We were well aware of the broad historical sweep here in Estonia: how in the Middle Ages, the Danes along with merchants allied across the Baltic in the Hanseatic League kept control of the country; the conflicts that led to Swedish rule from the mid-16th century to the beginning of the 18th; then the rule by Tsarist Russia beginning with Peter the Great after the horrific Northern, or Nordic, Wars; and finally the start of the Estonian Republic after the end of World War 1 and the overthrow of the Tsars.
Nonetheless we were still surprised to learn that Tsar Peter had built his summer palace on forested land just a short distance east of central Tallinn. In 1718, nearly 300 years ago, once Peter had succeeded in the Northern Wars, he began work on a palace at Kadriorg, “Catherine’s Valley” – or Kadrioru Loss, as the Estonians call it. It was to be the royal summer palace by the sea, a gift for his queen, Catherine I (or Ekaterina in Russian). Putting it here made sense in a way, considering that, fifteen years earlier, Peter had moved the capital of Russia to his new city on the Baltic, St. Petersburg, just a few hundred kilometers away.
Russian royalty continued to holiday here for the succeeding hundred years and more, including Catherine the Great, their daughter, as well as Alexander and Nicholas I, who substantially renovated it. During that time, Tallinn itself became known as a holiday resort and the palace grounds included a large bathing pavilion by the shore for the royal invitees.
The rest of the land occupied a gently sloping tree-covered hill that is now a public park, a tranquil place right next to the city bustle. Today, coming from the tram at the western edge of the park, you enter by a long roadway that passes by a duck pond and tiny gazebo at your right. In early spring, with the trees just budding, you could see the lovely façade of the palace all along the road and soon approach it head on through an old gate or from the side.
It seems grand and stately, but hardly pretentious, dressed in ochre and cream colors with restrained decoration, most noticeably the arcs above the tall first story windows and a curvaceous pediment atop the center. In the back, the façade is similar except for a second story porch that spans most of the building, a place to look upon the formal gardens patterned after those French kings loved.
After renovations by the Tsars during the 19th century and by Estonians in the middle of the 20th century (when the Estonian head of state occupied it), little here, including the exterior and even the layout of the rooms, actually looks like it did in Peter’s time. Now it’s a museum of itself, displaying a smattering of old furniture and artefacts such as heating units of Delft china tile that are original.
Its rooms also exhibit foreign art works from the holdings of the Estonian Art Museum.
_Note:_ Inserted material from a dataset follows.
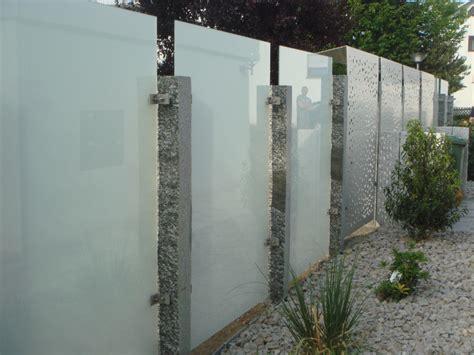 Sichtschutz Fenster Dunkelheit by Gartengestaltung Mit Sichtschutz Aus Glas In Leonberg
The most notable works are from the Netherlands, including a fascinating interactive display about its oldest piece, one of four known versions a la Bosch of Christ’s driving the traders from the temple.
Other rooms display some Italian masters and Russian impressionists, as well as engravings of the palace back when. Nothing like the riches of the Hermitage back in St. Petersburg. Walking these rooms is pleasant enough, but most of them feel less palatial than functional and museum-like.
Only the Great Hall, which some call the Baroque Pearl of the North, has stayed the same except for parquet replacement for its former black and white stone tile flooring. The lower walls start elegantly and modestly enough but become more and more extravagantly baroque as you go up. At floor level, the fireplaces opposite each other are adorned with leafy vines and stucco urns stuffed with stucco laurel leaves. Above the window level begins a stucco fantasia: leafy capitals on the decorative columns, ornate floral decorations around a set of circular reliefs, or tondos, with classical allegories about the royals. Similar detailing surrounds the second story windows at the ends of the room.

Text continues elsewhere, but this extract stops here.